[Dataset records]
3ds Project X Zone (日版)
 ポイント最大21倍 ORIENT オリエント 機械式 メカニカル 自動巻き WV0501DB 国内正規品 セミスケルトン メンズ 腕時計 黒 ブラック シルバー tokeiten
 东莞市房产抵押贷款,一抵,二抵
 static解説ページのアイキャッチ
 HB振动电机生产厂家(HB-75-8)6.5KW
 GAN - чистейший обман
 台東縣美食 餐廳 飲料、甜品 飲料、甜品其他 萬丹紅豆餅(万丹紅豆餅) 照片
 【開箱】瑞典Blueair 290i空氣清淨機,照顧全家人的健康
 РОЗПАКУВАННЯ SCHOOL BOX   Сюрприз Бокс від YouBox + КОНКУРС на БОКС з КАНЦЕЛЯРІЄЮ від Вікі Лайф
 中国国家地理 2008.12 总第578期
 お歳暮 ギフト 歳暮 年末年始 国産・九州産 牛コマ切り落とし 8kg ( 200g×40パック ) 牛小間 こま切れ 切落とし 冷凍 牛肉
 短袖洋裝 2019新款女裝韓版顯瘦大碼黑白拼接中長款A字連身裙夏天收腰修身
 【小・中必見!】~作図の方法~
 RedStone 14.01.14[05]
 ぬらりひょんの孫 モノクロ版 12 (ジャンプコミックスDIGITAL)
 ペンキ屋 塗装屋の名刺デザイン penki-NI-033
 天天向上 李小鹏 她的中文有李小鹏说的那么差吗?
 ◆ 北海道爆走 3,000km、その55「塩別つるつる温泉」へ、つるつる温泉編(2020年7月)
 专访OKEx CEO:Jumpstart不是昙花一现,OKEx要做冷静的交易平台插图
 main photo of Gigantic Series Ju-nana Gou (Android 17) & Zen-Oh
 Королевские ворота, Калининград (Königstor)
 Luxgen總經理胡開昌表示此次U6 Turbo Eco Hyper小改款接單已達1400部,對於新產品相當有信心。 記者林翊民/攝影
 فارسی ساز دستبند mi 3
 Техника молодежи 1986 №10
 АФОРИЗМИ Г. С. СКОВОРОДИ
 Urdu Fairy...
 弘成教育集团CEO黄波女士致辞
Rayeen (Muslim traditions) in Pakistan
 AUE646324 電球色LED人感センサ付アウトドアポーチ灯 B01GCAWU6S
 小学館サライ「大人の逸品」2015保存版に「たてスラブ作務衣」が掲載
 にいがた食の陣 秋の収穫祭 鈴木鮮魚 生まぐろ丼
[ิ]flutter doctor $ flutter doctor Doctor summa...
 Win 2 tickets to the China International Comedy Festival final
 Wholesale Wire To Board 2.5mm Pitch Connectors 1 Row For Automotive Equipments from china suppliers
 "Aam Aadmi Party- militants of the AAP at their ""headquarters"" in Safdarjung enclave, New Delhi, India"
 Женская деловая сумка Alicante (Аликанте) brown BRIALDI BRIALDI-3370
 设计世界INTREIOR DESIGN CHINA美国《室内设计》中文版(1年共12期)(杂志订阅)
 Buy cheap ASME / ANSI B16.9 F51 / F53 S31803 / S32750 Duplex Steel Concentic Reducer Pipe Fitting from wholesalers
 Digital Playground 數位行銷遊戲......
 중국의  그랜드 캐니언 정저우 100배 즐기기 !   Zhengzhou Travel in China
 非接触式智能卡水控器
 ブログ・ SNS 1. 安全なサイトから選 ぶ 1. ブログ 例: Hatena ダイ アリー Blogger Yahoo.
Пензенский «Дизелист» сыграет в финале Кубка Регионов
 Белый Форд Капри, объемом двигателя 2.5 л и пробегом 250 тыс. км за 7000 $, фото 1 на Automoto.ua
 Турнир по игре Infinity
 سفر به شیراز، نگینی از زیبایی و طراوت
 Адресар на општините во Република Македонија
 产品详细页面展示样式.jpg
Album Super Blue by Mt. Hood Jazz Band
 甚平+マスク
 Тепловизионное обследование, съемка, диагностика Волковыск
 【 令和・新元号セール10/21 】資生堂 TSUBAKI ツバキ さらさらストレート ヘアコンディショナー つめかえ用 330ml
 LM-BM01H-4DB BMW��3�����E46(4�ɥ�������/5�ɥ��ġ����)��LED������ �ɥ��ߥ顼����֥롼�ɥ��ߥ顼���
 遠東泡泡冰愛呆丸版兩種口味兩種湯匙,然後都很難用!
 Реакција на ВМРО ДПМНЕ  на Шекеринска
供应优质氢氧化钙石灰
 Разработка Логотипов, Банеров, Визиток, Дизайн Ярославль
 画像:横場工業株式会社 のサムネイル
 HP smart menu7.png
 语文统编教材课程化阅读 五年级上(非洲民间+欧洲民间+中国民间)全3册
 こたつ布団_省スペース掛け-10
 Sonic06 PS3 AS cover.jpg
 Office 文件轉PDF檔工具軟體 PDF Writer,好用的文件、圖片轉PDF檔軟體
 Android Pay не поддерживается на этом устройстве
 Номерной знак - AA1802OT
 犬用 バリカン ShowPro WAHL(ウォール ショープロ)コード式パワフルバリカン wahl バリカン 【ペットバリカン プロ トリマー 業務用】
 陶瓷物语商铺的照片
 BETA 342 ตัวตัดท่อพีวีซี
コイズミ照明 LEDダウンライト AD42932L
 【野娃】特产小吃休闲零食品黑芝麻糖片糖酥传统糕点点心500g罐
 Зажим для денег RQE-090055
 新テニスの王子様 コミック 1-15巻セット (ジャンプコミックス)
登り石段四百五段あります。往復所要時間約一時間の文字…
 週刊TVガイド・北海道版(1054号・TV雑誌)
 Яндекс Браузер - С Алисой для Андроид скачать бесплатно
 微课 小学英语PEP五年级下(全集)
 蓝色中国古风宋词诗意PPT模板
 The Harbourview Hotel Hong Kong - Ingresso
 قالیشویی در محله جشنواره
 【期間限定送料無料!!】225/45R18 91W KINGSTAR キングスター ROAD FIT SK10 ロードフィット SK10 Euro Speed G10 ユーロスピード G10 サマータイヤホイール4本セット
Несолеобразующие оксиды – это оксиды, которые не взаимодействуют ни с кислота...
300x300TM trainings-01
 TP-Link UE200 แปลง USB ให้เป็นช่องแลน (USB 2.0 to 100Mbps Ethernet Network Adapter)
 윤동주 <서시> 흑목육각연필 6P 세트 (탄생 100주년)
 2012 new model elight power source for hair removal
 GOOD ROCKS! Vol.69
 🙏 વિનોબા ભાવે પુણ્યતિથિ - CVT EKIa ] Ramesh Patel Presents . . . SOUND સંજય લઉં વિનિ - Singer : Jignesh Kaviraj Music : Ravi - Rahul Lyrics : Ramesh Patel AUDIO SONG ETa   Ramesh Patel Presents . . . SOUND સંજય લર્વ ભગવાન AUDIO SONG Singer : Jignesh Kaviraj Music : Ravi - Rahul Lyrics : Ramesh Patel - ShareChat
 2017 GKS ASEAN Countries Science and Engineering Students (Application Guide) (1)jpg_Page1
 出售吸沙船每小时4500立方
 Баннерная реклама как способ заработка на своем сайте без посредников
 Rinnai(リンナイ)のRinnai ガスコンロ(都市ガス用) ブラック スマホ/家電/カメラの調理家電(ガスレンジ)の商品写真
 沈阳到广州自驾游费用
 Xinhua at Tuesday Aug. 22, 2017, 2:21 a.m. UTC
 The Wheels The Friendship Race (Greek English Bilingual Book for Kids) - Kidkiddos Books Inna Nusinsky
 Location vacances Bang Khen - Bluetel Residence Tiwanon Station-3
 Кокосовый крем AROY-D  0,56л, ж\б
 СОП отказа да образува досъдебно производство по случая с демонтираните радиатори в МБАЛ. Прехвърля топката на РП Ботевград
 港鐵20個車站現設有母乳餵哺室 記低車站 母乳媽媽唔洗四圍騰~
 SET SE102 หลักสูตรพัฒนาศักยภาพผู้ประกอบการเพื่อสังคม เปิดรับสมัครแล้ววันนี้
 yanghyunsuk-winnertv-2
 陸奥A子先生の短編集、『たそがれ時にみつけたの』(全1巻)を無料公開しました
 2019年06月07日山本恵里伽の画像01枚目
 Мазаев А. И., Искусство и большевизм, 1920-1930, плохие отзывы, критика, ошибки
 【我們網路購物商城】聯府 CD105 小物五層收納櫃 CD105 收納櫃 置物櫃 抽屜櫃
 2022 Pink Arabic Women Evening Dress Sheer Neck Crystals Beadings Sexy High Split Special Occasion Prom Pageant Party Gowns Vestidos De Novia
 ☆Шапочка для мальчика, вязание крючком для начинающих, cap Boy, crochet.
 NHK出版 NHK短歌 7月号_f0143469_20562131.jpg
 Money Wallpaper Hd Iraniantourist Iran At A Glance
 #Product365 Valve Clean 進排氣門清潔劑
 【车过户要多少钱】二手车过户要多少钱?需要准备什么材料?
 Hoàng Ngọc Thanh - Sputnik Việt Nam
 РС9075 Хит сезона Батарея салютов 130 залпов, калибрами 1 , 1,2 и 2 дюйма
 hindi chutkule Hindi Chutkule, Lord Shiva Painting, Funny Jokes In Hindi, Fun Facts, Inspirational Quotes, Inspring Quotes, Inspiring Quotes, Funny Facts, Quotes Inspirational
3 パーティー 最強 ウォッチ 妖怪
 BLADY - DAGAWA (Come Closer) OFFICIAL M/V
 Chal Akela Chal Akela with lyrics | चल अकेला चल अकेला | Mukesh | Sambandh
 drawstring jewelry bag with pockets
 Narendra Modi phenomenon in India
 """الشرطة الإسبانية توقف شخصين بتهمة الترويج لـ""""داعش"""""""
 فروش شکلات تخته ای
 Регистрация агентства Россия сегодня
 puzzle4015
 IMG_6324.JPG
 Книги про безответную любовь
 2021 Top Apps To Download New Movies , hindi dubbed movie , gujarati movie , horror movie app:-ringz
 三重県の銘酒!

Task instructions:
How many of the lines above include the word "with"? Only the number should be given.

Task result:
2